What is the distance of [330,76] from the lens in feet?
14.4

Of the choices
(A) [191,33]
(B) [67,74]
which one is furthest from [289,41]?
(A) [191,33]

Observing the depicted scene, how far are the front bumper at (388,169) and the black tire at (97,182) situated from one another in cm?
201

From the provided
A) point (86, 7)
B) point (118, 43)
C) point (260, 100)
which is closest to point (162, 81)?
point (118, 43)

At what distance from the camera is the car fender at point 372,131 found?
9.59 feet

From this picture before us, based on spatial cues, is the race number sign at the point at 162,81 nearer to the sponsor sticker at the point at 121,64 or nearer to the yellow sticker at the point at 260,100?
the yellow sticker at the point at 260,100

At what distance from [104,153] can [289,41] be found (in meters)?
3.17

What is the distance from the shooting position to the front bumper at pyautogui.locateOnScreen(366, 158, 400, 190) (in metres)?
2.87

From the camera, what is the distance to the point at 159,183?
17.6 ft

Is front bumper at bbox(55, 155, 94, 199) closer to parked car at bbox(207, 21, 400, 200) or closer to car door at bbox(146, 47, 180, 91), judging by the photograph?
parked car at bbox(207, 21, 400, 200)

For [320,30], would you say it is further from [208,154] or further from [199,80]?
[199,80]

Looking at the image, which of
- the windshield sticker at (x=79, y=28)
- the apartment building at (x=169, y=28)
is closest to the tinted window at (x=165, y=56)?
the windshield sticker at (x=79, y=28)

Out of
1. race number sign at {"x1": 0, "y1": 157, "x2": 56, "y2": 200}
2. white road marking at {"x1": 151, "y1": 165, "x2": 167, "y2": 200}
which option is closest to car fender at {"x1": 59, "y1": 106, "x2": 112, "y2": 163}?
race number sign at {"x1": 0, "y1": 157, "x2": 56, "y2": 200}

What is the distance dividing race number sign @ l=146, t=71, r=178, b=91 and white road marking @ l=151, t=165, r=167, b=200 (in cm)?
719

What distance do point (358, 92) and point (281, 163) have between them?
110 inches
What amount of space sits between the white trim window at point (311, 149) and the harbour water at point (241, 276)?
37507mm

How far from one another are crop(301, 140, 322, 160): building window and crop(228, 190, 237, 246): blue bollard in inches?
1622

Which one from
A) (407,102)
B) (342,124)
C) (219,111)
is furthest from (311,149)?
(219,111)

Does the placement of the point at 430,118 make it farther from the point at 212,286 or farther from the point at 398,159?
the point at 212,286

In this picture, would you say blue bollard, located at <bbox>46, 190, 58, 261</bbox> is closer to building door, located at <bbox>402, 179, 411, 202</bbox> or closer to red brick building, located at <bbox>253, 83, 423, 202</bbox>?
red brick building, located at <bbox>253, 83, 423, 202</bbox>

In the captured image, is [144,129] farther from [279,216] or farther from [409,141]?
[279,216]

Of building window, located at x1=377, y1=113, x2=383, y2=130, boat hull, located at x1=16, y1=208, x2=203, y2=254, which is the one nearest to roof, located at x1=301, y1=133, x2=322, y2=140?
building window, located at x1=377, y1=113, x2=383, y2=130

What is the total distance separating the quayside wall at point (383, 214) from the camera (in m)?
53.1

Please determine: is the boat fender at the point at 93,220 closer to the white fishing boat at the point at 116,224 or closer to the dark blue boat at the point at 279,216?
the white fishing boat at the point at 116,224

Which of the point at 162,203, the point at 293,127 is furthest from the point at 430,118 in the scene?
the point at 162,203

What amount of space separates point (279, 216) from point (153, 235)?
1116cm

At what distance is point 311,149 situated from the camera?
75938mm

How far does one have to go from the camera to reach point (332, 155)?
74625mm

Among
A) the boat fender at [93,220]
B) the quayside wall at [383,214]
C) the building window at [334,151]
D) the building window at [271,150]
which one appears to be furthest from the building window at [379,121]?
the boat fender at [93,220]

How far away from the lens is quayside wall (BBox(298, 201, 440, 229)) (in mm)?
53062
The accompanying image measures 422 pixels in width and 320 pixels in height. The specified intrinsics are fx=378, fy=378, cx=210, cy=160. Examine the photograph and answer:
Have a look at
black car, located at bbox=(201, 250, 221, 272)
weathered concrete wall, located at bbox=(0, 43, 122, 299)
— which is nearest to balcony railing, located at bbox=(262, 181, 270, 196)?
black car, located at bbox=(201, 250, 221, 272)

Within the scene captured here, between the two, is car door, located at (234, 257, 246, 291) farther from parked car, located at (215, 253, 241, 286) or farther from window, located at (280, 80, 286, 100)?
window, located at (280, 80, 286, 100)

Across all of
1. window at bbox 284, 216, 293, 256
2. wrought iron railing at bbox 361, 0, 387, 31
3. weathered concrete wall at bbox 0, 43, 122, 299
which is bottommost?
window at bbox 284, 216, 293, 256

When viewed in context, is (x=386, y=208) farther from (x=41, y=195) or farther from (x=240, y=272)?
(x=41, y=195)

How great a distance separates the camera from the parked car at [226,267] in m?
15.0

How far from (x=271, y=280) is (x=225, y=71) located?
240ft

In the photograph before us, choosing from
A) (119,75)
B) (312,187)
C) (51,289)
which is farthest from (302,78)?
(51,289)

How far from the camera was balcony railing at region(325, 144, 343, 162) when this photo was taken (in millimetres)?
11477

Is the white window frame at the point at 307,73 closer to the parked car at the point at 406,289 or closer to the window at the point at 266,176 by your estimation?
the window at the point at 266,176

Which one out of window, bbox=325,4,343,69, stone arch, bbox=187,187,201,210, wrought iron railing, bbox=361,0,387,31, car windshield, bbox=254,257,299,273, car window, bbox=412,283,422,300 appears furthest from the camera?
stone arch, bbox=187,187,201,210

■ ■ ■ ■ ■ ■ ■

• _REQUIRED WORK_
Copy out the items word for word, starting at the line that contains "Is the white" and ending at the last line of the items, with both ends included.

• _RESPONSE TO THE EXERCISE_
Is the white window frame at the point at 307,73 closer to the parked car at the point at 406,289 or closer to the window at the point at 266,176 by your estimation?
the window at the point at 266,176

Which one out of window, bbox=325,4,343,69, stone arch, bbox=187,187,201,210, wrought iron railing, bbox=361,0,387,31, car windshield, bbox=254,257,299,273, car window, bbox=412,283,422,300 appears furthest from the camera?
stone arch, bbox=187,187,201,210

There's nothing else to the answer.